**Instructions**
1. From the passage below on agricultural research and climate adaptation, list what it says financing systems should compensate for as "loss and damage."
2. According to the passage below on agricultural research and climate adaptation, what does AR4D presently rely on predominantly to predict which technologies and management systems can improve efficiency?
3. Proceed with the passage below on agricultural research and climate adaptation, starting after its final sentence.

**Supplied passage**

# # #

Climate change is transforming our lives; global temperatures are rising leading to increased frequency, duration and intensity of drought and flood events. Agriculture is the predominant emitter of green house gases that are responsible for global warming. While this fact has implications for food security, the focus of climate mitigation efforts has been on technologies  that support a transition away from coal-based manufacturing. Robust Agriculture Research for Development (AR4D) has the potential to enhance the accountability of climate adaptation efforts by identifying financing systems and monitoring regimes that compensate for "loss and damage" of infrastructure, cultural assets and harm to human health especially for historically marginalized communities who are disproportionately affected by climate change. 

  

AR4D has an important role to play in helping communities adapt to climate change. Besides contributing towards the design of crop insurance tools, ARD4 can enhance the comprehensiveness of climate action through improved data curation to support forecasting, response and preparedness to hazards like droughts and floods. Presently AR4D relies predominantly on results of Randomized Control Trials (RCTs) to predict the technologies and management systems that can most likely enhance the efficiency of crop production, livestock breeding and/or water management. Very little is known about the socio-economic and institutional conditions that will determine whether end users will actually adopt superior varieties of seeds, livestock breeds and water management strategies. Consequently, lower than expected adoption rates for technologies and management models can adversely effect the impact of AR4D on development outcomes such as food, energy and water security.

# # #

**Material supplied**

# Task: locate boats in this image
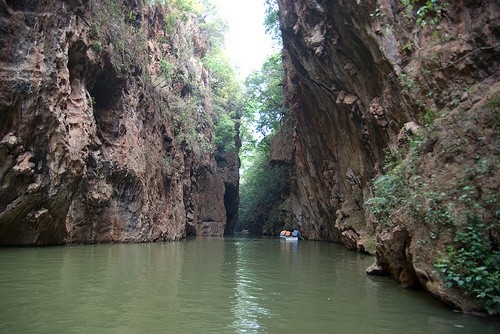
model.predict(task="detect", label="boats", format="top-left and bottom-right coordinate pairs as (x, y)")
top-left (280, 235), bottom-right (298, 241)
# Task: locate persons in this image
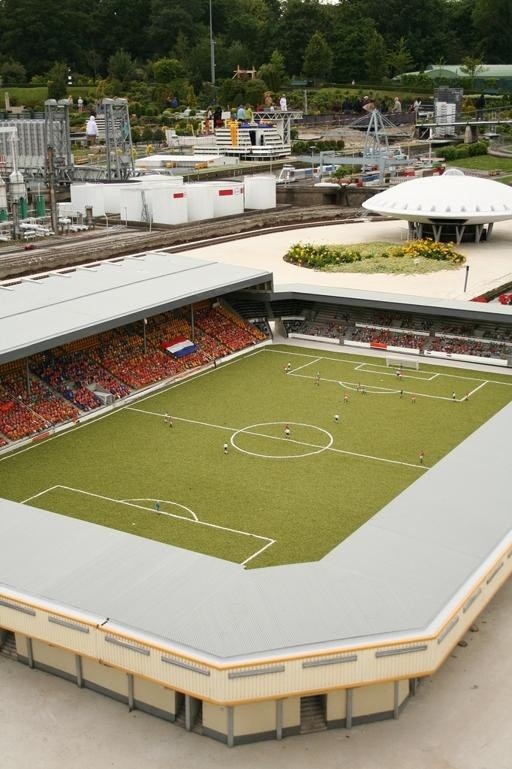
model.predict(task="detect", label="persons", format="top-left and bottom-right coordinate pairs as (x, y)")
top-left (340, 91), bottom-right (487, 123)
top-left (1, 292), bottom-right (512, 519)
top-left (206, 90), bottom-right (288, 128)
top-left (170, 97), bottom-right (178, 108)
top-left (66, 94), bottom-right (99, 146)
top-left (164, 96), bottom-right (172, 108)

# # #

**Outputs by task**
1.
- Infrastructure
- Cultural assets
- Harm to human health

2. Results of Randomized Control Trials (RCTs).

3.
The Climate Panel initiative is focused on supporting integrative analysis of bio-physical, socio-economic and institutional factors that mediate the adoption of improved technologies and management strategies with the potential to enhance the resilience of water, energy and food systems. Data interoperability makes it possible to leverage existing databases, harmonize datasets and transform the way evidence is used to inform decisions about loss and damage via AR4D. Through an initial focus on a dedicated site in Sub-Saharan Africa, a region that is vulnerable to climate-induced displacement of people, the Climate Panel will explore the applications of earth observations, machine learning and Internet of Things (IoTs) to identify opportunities for experiential learning about opportunities to lower the costs of monitoring and evaluating loss and damage through effective strategies for data reuse in AR4D. 

Discover Environmental Science Courses - What We Offer

We have developed a “model of models” to help us understand and act by connecting data to models to influence decision-making at the level of local governments and communities in Sub-Saharan Africa. The Climate Panel is an open-access platform that uses online learning and environmental science courses to help us understand and apply the model of models in 3 steps: (a) constructing typologies of trade-offs, (b) constructing composite indices and (c) identifying institutional pathways that address acute environmental trade-offs. The 3 step approach underlies a tutorial to thesis model (or the T2T model) that will guide participants from an initial introduction to climate change-induced disasters to develop a personally crafted thesis for which they may draw upon two examples: one of global wastewater reuse and another of watershed management in South Asia. The thesis will double up both as a personal testament of individual learning while at the same time generating a field guide that demonstrates innovative approaches to undertaking environmental planning by using the Nexus framework.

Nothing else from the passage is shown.